## Written instruction A
Copy the records below word for word, from the line containing "Is the glass" through the end of the records.

____ Selected extract

According to news reports, CNOOC confirmed its interest in investing in
Argentine oil, but with four conditions that would notoriously limit the
ability of decision-making on National resources: 1) the updating of local
prices to align with international ones – for example, considering oil a
commodity as any other and not a strategic good related to National sovereignty
in energy--, 2) security in Argentine assets (possibly the production of the
field Vaca Muerta, in the province of Neuquén), 3) absolute freedom to export
oil and gas extracted in Argentina, and 4) an agreement for the transfer of
profits abroad (La Nación, 2012, July 10).
In April
2011 China's SINOPEC Corporation purchased the Argentine unit of Occidental
Petroleum (Oxy), participating in 23 exploration and production concessions in
Santa Cruz, Mendoza and Chubut, with proven and probable reserves of 393
million barrels. According to the company, the production of these fields is
over 51,000 barrels per day, 1% of Chinese oil imports. Oxy's concessions in
Santa Cruz should mature in 2017, but the company had already obtained its
extension. In this southern province —and territory of political origin of
Presidents Néstor and Cristina Kirchner, the now Chinese-owned Oxy (Occidental
Argentina Exploration and Production) is one of the largest producers of crude
oil in the country (Observatorio
Petrolero Sur, 2011, February 24).
With the
acquisitions of local assets already made by the Chinese state oil companies
CNOOC and SINOPEC, China rose from 29th to 3rd place
among foreign investors in Argentina. According to analysts, from April to
October 2011, China's share in the Argentine oil business rose from 5% to over
30% (Doudchitzky, Y.,
2011, October, 26). So, China is firmly
positioned among the powers that have strong interests and compete to expand
their spheres of influence in the field of energy production in Argentina and
the region.

________

## Written instruction B
In the text on Chinese oil investment in Argentina, what daily production does the company report for the fields acquired from Occidental Petroleum?

____ Data for processing

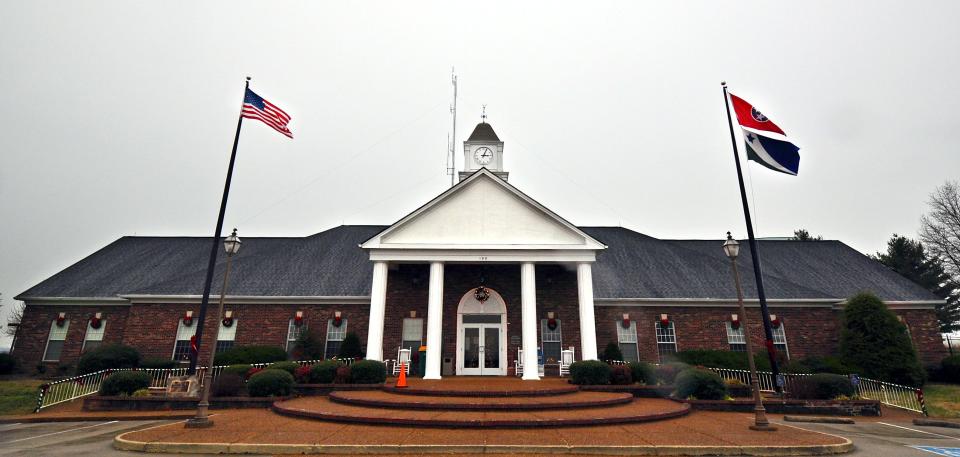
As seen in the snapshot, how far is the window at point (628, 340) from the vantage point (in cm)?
2245

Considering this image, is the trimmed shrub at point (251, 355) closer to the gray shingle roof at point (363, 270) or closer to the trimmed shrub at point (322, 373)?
the gray shingle roof at point (363, 270)

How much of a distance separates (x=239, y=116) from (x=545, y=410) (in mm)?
14664

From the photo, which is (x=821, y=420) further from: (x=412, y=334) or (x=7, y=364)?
(x=7, y=364)

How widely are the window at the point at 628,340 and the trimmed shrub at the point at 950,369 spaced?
15.0 meters

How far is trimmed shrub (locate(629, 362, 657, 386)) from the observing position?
15.8 meters

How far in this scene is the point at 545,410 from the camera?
1220 cm

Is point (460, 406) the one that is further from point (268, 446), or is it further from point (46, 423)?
point (46, 423)

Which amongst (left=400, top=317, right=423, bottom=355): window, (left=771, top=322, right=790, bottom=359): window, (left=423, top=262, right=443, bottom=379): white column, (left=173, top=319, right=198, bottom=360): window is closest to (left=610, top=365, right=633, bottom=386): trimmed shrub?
(left=423, top=262, right=443, bottom=379): white column

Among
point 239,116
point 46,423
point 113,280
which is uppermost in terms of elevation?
point 239,116

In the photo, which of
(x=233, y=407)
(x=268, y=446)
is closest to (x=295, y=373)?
(x=233, y=407)

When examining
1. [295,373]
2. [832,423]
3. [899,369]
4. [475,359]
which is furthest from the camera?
[475,359]

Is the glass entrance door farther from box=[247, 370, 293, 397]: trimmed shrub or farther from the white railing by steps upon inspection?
box=[247, 370, 293, 397]: trimmed shrub

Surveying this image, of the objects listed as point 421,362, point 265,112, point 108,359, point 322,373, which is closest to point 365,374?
point 322,373

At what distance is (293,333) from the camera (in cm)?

________

## Worked answer A
Is the glass entrance door farther from box=[247, 370, 293, 397]: trimmed shrub or farther from the white railing by steps upon inspection?
box=[247, 370, 293, 397]: trimmed shrub

Surveying this image, of the objects listed as point 421,362, point 265,112, point 108,359, point 322,373, which is closest to point 365,374?
point 322,373

At what distance is (293,333) from the camera (in cm)?

## Worked answer B
Over 51,000 barrels per day.